ATV engine compression specifications vary by model. They range from 100 – 240 psi (Pounds per Square Inch).
In this post, you’ll learn the importance of compression, how to test it using two different methods and what the different results mean.
You already know how vital compression is, and if it’s not to spec, it can cause all sorts of problems. Common symptoms of low compression include:
- No starts
- Rough running
- Blue/white smoke trail
- Misfiring engine
- Plug fouling
- Constant oil top ups
- Oil leaking
- Blown head gaskets
Compression, as you know, varies from make and engine size, and the values will decrease with the mileage.
Checking compression is pretty simple, but there’s a procedure we’ll need to follow to get it right. After all, you’ll be basing some major decisions on the outcome of this test. It is worth noting, however, some engines have a cylinder decompression assembly that may interfere with compression readings.
What’s a decompression assembly? It’s an assembly inside the engine that opens the valves just a little earlier than normal when cranking over the motor.
Its function is to reduce compression at start-up. This reduces fatigue on the battery and starter motor and helps the engine start quickly.
On these types of engines, a leak-down tester may be a better tool, and I’ll cover that below (Check your manual and see what type of engine you have). Anyway, no matter which engine you have, I’ll show you how to check for major engine issues using just a compression tester.
Dry Compression Test
This is known as a dry compression test, and when we get to the wet test, you’ll understand why. Begin with a fully charged battery. A weak battery will cause poor readings. Place the bike in neutral with the parking brake on.

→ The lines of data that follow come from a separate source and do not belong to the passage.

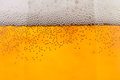 Beer bubbles closeup Royalty Free Stock Photo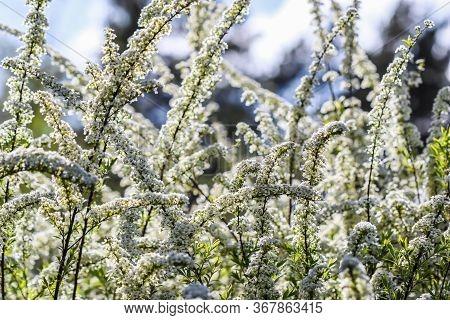 Thunberg Spirea (spiraea Thunbergii) Bush In Blossom. Background Of White Flowers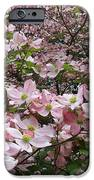 Flourishing Pink Magnolias IPhone Case by Deborah  Montana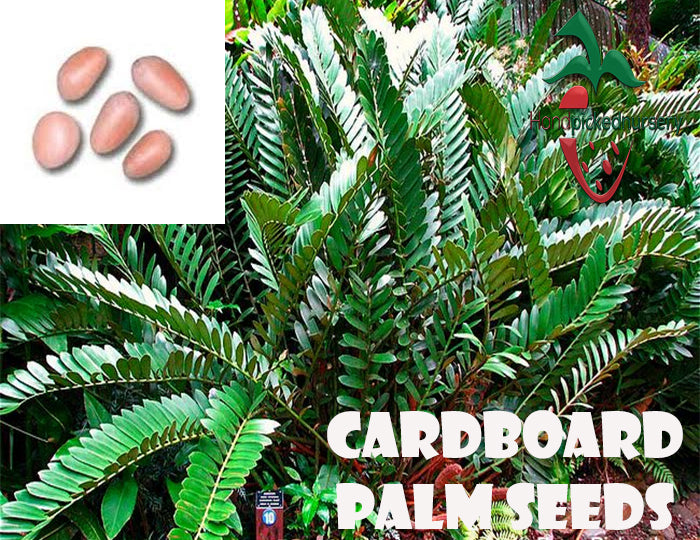 10  Cardboard Palm  seeds, ( Zamia furfuracea ) from Hand Picked Nursery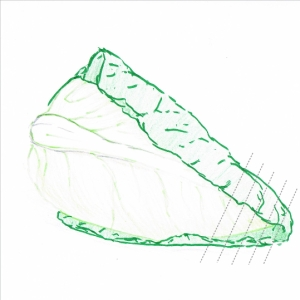 Hand drawing of a sweetheart cabbage with cutting guidelines (grey dotted lines)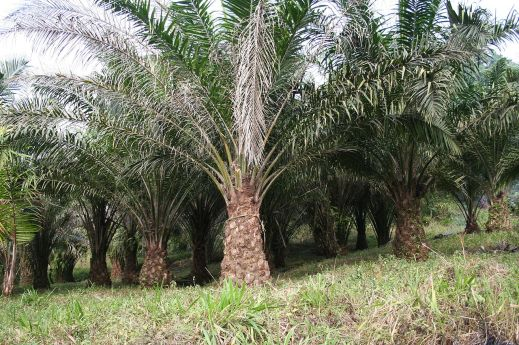 Elaeis guineensis in palm oil plantation. Image taken from http://en.wikipedia.org/wiki/Elaeis_guineensis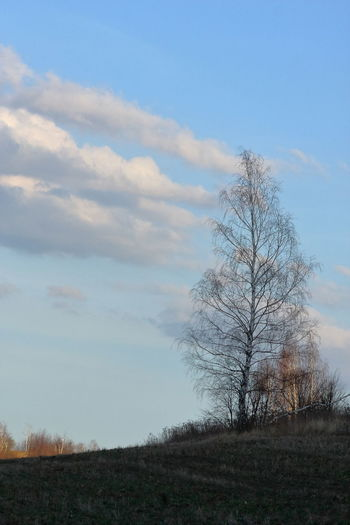 Bare Tree Beauty In Nature Cloud - Sky Day Environment Field Grass Horizon Over Land Isolated Land Landscape Nature No People Non-urban Scene Outdoors Plant Scenics - Nature Sky Tranquil Scene Tranquility Tree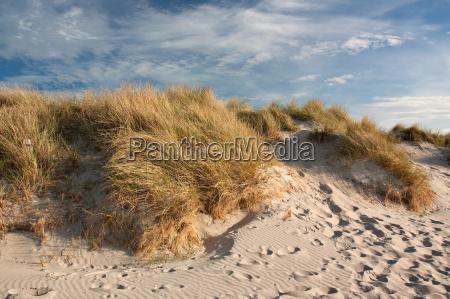 dunes on the baltic sea near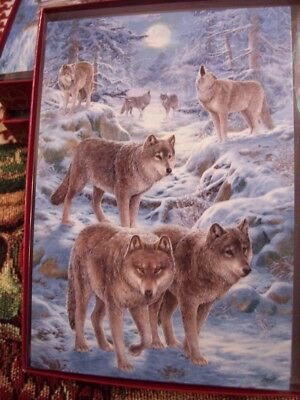 Leanin Tree  Christmas Card Set Wolf Family In The Midnight Snow 10 Pk New !
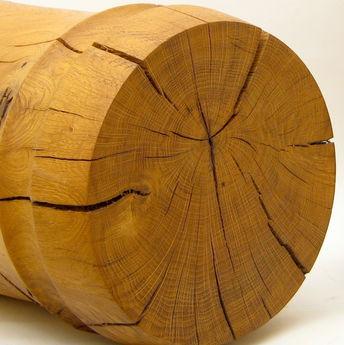 Oak grain close up
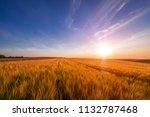 green field and beautiful sunset | Shutterstock . vector #1132787468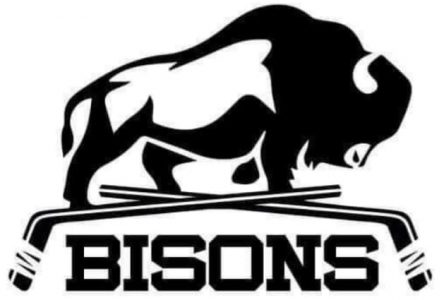 Hockey senior: les Bisons au bord de l'élimination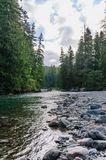 The Cowlitz River. The Colitz River near the La Wis Wis Campground in the state of Washinton Royalty Free Stock Photo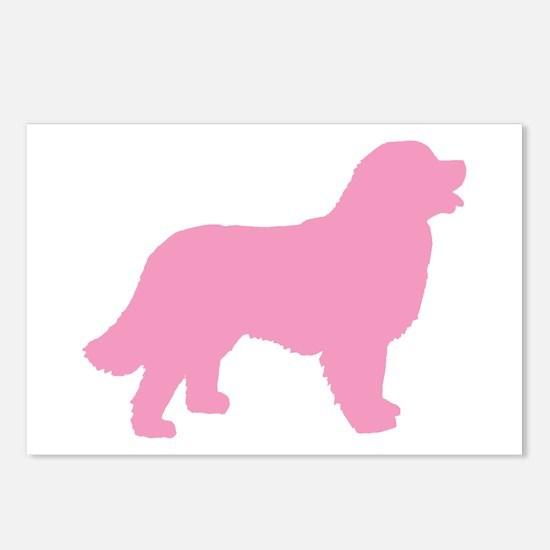 Pink Bernese Mt. Dog Postcards (Package of 8)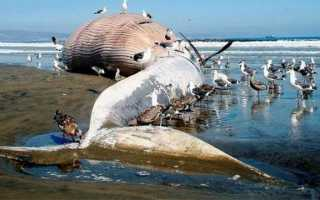 Почему киты выбрасываются на берег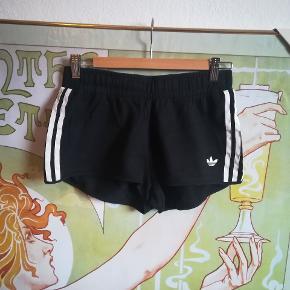 Sorte bomulds shorts fra Adidas Tror de er en str M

A test kit is required, and it consists of a gauge with a pressure release valve and a quick coupling plug hole adaptor. A kit will usually include the most common size plug adaptors.
- To check compression, it’s best to start with a warm engine. So if your bike runs, allow it idle for a few minutes.
- Remove the spark plug wire and spark plug. Refit the plug wire to the plug and ground it (Remove & ground both plugs if twin cyl). Cranking the engine without grounding the plug wire can cause damaging voltage spikes in the ignition system. (I use a jumper cable to securely supply a solid ground to the plug)
- Select the correct adaptor and screw it into the plug socket. Just tighten by hand. No tools are needed.
- Connect the gauge using the coupler.
- Set throttle to wide open and crank over the engine at least six revolutions. Note the readings, zero the gauge and repeat the test to verify the initial reading.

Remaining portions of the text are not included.